El hecho de que hubiera
una legislación que protegiera los derechos de las barraganas hacía que, aunque
fueran “matrimonios de calidad inferior”, tuvieran derechos que las
protegieran. Eso sí, estaba peor visto que un hombre casado tuviera una segunda
mujer que el hecho de que un hombre soltero se arrejuntara con una mujer
soltera mediante un contrato de barraganía. Porque a nadie le gustan los
avariciosos que se quedan con más mujeres de las que deberían. Esa gente jode el
justo reparto estadístico.
Por otra parte, los
goliardos, sí.
¿Sabéis el típico gato que, después de estar domesticado, le ha dado la pájara y retorna a sus instintos primitivos y salvajes? Pues ahora imagina un monje medieval al que le ha dado la pájara y retorna a sus instintos primitivos y salvajes. Un goliardo es un monje/vagabundo/estafador/pandillero/antisistema. Y si tenéis algún problema con esa definición, las quejas podéis remitirlas a Jacques Le Goff.
Si tuviera más
rigor, no me atrevería a hacer comparaciones sin fundamento, pero para que me
entendáis: un goliardo es un ronin que viste hábitos monacales y tiene fijación
por los chistes sexuales. Un tuno medieval de Erasmus que quiere darse al vicio
y al fornicio, y canta canciones sobre lo genial que sería que alguien le
pagara el alcohol para el botellón. Un punki tonsurado que quiere acabar con la
sociedad y se dedica a pedirte “unas monedas” para ayudar “a la causa”

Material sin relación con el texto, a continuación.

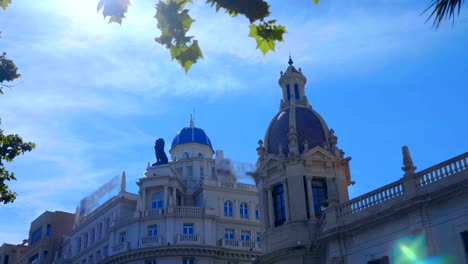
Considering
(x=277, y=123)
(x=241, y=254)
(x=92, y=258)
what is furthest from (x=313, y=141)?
(x=92, y=258)

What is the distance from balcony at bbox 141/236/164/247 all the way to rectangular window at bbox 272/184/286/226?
19982mm

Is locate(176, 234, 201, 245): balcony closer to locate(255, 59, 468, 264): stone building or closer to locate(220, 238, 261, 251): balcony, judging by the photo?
locate(220, 238, 261, 251): balcony

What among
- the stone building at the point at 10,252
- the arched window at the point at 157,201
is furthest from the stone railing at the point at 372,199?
the stone building at the point at 10,252

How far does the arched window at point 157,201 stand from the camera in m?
59.7

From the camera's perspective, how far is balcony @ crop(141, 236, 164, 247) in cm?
5588

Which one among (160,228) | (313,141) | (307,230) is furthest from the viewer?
(160,228)

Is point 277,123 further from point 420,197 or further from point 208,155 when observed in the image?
point 208,155

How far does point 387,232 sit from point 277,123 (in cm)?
1375

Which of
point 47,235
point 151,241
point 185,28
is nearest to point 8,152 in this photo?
point 185,28

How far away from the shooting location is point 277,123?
41.9m

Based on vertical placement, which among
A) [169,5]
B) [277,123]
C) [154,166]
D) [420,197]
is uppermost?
[154,166]

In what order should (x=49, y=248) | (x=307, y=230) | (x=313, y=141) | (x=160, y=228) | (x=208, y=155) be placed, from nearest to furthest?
(x=307, y=230) < (x=313, y=141) < (x=160, y=228) < (x=208, y=155) < (x=49, y=248)

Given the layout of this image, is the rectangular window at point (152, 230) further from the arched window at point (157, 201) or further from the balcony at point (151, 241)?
the arched window at point (157, 201)

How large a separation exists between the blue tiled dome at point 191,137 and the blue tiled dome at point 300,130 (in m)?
26.8
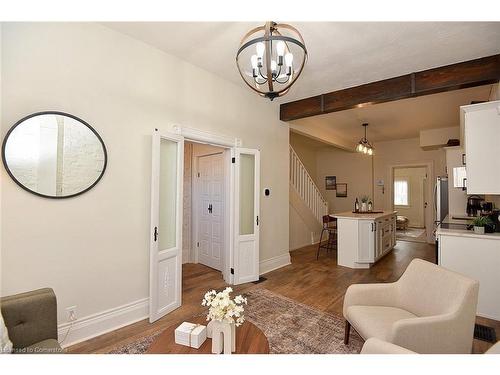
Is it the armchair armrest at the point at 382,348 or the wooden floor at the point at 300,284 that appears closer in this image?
the armchair armrest at the point at 382,348

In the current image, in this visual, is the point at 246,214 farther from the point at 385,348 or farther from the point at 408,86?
the point at 408,86

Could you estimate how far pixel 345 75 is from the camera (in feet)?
11.3

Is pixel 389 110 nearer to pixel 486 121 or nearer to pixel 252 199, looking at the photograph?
pixel 486 121

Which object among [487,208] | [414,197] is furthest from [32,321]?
[414,197]

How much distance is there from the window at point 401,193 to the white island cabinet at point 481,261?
8.21m

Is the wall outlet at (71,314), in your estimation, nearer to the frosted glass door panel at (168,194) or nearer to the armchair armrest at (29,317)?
the armchair armrest at (29,317)

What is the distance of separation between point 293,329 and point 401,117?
5.09 m

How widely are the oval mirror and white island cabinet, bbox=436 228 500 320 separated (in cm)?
407

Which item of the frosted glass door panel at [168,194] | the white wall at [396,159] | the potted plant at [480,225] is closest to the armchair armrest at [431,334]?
the potted plant at [480,225]

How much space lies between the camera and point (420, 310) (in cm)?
193

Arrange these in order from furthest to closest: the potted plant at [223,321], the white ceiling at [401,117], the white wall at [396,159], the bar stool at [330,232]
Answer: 1. the white wall at [396,159]
2. the bar stool at [330,232]
3. the white ceiling at [401,117]
4. the potted plant at [223,321]

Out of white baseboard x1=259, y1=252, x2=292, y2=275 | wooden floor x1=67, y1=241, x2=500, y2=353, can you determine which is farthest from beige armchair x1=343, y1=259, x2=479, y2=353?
white baseboard x1=259, y1=252, x2=292, y2=275

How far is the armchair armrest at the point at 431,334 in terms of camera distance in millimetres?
1542
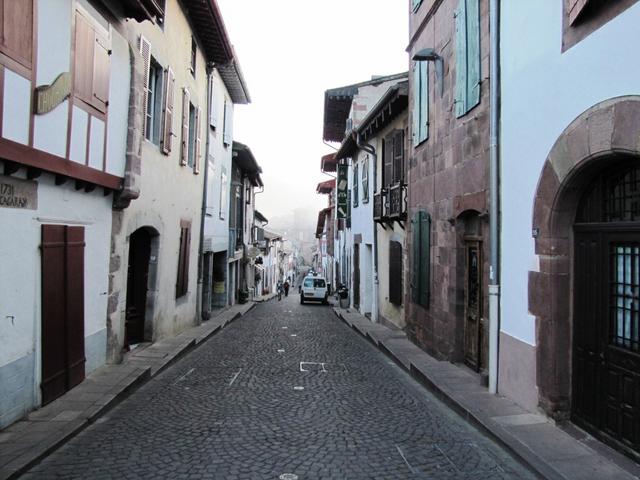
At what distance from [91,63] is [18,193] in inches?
90.4

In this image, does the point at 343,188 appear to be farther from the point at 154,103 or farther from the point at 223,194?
the point at 154,103

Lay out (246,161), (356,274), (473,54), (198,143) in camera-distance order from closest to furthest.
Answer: (473,54) → (198,143) → (356,274) → (246,161)

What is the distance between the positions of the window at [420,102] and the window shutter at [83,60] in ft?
19.3

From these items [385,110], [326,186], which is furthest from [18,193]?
[326,186]

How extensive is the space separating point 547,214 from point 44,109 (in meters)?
5.36

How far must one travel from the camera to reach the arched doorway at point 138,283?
10.2 m

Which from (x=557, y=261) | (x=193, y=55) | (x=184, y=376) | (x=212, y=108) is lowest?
(x=184, y=376)

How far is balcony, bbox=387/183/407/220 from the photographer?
12.5m

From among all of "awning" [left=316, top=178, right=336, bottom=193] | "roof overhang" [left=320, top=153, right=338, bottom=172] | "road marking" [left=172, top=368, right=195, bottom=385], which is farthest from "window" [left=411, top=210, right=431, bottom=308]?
"awning" [left=316, top=178, right=336, bottom=193]

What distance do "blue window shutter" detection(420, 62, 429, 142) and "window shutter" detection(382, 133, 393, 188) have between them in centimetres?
373

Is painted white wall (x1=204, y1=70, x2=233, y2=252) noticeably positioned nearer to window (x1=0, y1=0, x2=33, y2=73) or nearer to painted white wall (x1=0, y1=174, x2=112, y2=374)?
painted white wall (x1=0, y1=174, x2=112, y2=374)

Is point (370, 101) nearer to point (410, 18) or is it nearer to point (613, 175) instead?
point (410, 18)

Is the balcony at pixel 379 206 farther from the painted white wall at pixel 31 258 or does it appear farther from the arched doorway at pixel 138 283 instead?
the painted white wall at pixel 31 258

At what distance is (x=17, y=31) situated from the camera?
5.12m
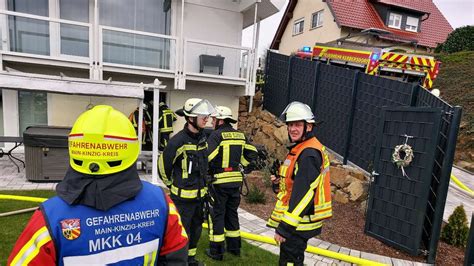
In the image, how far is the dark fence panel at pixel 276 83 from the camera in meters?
10.0

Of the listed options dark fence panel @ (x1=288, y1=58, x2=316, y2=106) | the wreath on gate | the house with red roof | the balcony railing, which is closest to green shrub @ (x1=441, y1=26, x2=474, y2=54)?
the house with red roof

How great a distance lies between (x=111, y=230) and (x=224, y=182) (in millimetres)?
2706

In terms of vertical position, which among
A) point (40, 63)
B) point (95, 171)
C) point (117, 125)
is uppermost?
point (40, 63)

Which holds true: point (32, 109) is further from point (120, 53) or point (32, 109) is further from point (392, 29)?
point (392, 29)

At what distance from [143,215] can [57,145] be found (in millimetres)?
6474

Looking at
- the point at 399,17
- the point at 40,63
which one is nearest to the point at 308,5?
the point at 399,17

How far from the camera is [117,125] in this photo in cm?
129

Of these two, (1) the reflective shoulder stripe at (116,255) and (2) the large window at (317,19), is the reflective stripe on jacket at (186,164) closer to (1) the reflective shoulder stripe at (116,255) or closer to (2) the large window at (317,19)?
(1) the reflective shoulder stripe at (116,255)

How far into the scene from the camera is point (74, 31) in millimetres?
8297

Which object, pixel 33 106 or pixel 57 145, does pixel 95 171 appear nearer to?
pixel 57 145

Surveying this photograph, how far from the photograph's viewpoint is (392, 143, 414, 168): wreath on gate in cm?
441


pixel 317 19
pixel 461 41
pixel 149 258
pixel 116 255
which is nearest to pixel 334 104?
pixel 149 258

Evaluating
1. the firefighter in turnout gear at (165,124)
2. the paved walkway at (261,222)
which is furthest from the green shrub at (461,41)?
the firefighter in turnout gear at (165,124)

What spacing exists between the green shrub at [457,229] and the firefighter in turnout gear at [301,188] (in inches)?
118
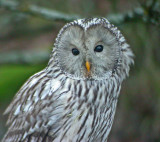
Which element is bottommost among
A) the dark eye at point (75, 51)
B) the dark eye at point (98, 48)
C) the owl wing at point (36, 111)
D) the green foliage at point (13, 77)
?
the owl wing at point (36, 111)

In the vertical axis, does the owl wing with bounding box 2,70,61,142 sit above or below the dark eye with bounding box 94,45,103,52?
below

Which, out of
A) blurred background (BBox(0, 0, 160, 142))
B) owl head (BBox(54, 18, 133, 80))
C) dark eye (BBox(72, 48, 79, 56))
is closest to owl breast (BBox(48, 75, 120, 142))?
owl head (BBox(54, 18, 133, 80))

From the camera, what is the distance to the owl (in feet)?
13.7

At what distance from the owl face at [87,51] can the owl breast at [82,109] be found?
0.39 ft

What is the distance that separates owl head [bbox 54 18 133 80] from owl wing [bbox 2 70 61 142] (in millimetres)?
282

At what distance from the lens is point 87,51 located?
4.09 metres

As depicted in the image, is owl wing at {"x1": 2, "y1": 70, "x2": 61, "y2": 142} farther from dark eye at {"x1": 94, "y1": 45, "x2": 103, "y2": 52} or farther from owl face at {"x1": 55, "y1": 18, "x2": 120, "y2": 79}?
dark eye at {"x1": 94, "y1": 45, "x2": 103, "y2": 52}

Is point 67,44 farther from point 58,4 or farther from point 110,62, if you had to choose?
point 58,4

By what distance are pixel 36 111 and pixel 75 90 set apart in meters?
0.47

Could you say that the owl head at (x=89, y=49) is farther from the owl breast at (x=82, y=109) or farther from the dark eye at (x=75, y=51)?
the owl breast at (x=82, y=109)

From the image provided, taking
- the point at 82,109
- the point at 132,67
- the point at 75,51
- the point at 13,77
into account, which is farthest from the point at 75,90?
the point at 13,77

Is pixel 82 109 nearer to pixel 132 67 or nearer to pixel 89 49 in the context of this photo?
pixel 89 49

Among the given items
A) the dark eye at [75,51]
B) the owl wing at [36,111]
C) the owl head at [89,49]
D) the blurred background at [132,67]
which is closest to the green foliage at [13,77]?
the blurred background at [132,67]

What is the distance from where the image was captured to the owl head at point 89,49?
4105mm
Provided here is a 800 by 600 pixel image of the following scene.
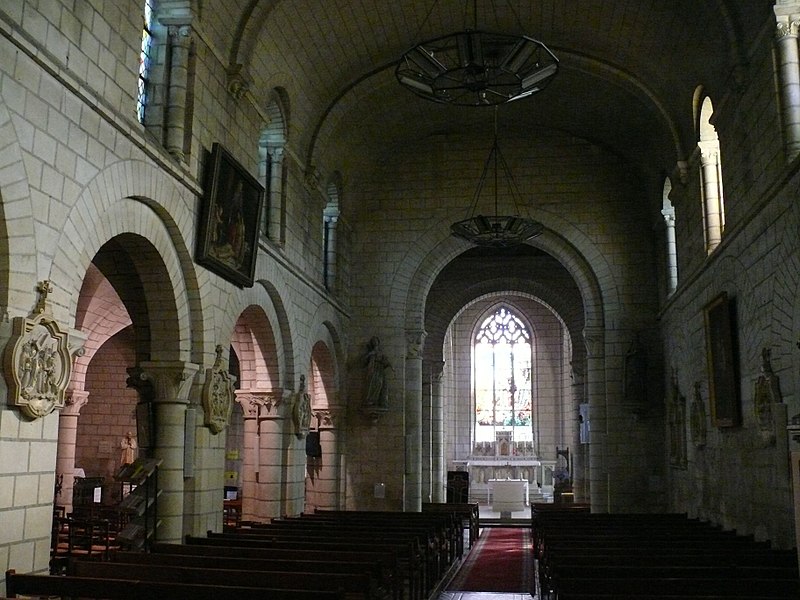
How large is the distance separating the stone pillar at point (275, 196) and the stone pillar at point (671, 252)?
29.1 ft

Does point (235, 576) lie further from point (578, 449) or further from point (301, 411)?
point (578, 449)

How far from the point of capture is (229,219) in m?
12.2

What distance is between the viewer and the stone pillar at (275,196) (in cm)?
1509

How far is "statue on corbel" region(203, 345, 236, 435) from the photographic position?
454 inches

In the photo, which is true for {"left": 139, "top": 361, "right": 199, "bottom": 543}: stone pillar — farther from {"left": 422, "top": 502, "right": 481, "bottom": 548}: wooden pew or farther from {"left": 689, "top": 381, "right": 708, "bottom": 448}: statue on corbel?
{"left": 689, "top": 381, "right": 708, "bottom": 448}: statue on corbel

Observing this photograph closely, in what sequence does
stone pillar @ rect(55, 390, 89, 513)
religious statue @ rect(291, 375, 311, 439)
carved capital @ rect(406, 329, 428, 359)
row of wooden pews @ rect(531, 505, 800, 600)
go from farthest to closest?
carved capital @ rect(406, 329, 428, 359) < stone pillar @ rect(55, 390, 89, 513) < religious statue @ rect(291, 375, 311, 439) < row of wooden pews @ rect(531, 505, 800, 600)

(entendiendo como “la causa” el acabar con su involuntario voto de pobreza).
Normalmente se
acepta que eran monjes expulsados de sus respectivas órdenes por sus conductas
impropias de un monje. Y ya que han sido expulsados de las ordenes monásticas, se
dedican a hacer todo lo contrario de lo que se espera de un monje, llevando a
la práctica la expresión “para lo que me queda en el convento, me cago dentro”.
Apuesto a que no pensabais
que hoy ibais a aprender cosas sobre matrimonios medievales entre solteros
legalmente constituidos, ni sobre monjes antisistema que se rebelaban contra
todo el orden establecido cantando cancioncillas picantes. Pero aquí estamos. Tú
y yo.
Es la magia del
14 de febrero. Es la magia de San Valentín.